Tumour volumes as measured on MRI and at different MTV thresholds are summarised in Table 5. There was a large positive correlation between MRI volume and MTV20–60 and no correlation with MRI volume and SUV2.5.

Table 5 Mean tumour volume measurements on MRI and [18F]-FDG PET/CT using the 3 methods. Correlation between MRI volume and MTV at each threshold. Difference between mean MRI volumes and MTV. The mean percentage change from the MRI volume is also given

There was no significant difference between the MRI volume and MTV25 for both readers. There was a significant difference between MRI volume and the other MTV values (Table 5).

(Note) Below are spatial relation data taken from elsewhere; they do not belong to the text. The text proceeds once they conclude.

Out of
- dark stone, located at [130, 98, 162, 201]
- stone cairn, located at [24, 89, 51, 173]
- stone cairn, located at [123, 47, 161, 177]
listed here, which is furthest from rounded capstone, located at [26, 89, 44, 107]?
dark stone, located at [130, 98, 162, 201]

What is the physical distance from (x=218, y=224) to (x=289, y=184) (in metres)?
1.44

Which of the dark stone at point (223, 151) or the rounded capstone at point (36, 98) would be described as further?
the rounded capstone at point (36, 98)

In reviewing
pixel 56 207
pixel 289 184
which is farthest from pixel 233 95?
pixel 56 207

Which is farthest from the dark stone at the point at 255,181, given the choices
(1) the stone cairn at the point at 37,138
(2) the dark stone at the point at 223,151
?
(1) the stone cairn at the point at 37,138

For method 1, MTV25 and MTV30 were closest to the MRI volumes for both readers (mean percentage change from MRI volume of 2.9% and 13.4% for MTV25 and − 13.1% and − 2.0% for MTV30 for readers 1 and 2 respectively) (Table 5, Fig. 1). For method 2 (ellipse isocontour method), MTV25 and MTV30 were also closest to the MRI volumes for both readers (mean percentage change from MRI volume of − 3.9% and − 8.6% for MTV25 and − 16.9% and − 19% for MTV30 for readers 1 and 2 respectively) (Table 5 and Fig. 2). In addition, the best correlation was at the MTV25 and MTV30 for both readers although there was also excellent correlation with an r > 0.75 between MTV20 to MTV40 and the absolute SUV2.5.

Fig. 2
figure2

Method 2 ellipsoid isocontour method: FDG PET, a coronal view, b axial, c sagittal. The user encircles the ellipsoid isocontour around the tumour (in pink), and the software segments the tumour within. Different MTV thresholds can be selected. The blue chevron indicates the bladder. The thin green arrow indicates the tumour outside the ellipsoid isocontour, which despite adjustments cannot include the tumour in its entirety and exclude the bladder. This lesion SUVmax 15.1, MTV 26.5 ml

The higher thresholds MTV40 to MTV60 significantly underestimated tumour volumes for both percentage threshold methods. For example, the MTV40 had a good positive correlation with the MRI volume, but the volumes were underestimated by a mean of 39.1% for reader 1 and 31.1% for reader 2 for method 1 and 38.2% and 38.5% respectively for method 2.

Using a fixed SUV2.5 led to a marked overestimation of tumour size (mean 69.7% overestimation), as adjacent background structures were included in the volume using method 1, whilst method 2 also showed a significant overestimation but less marked as the elliptic isocontour method permits a restraining volume.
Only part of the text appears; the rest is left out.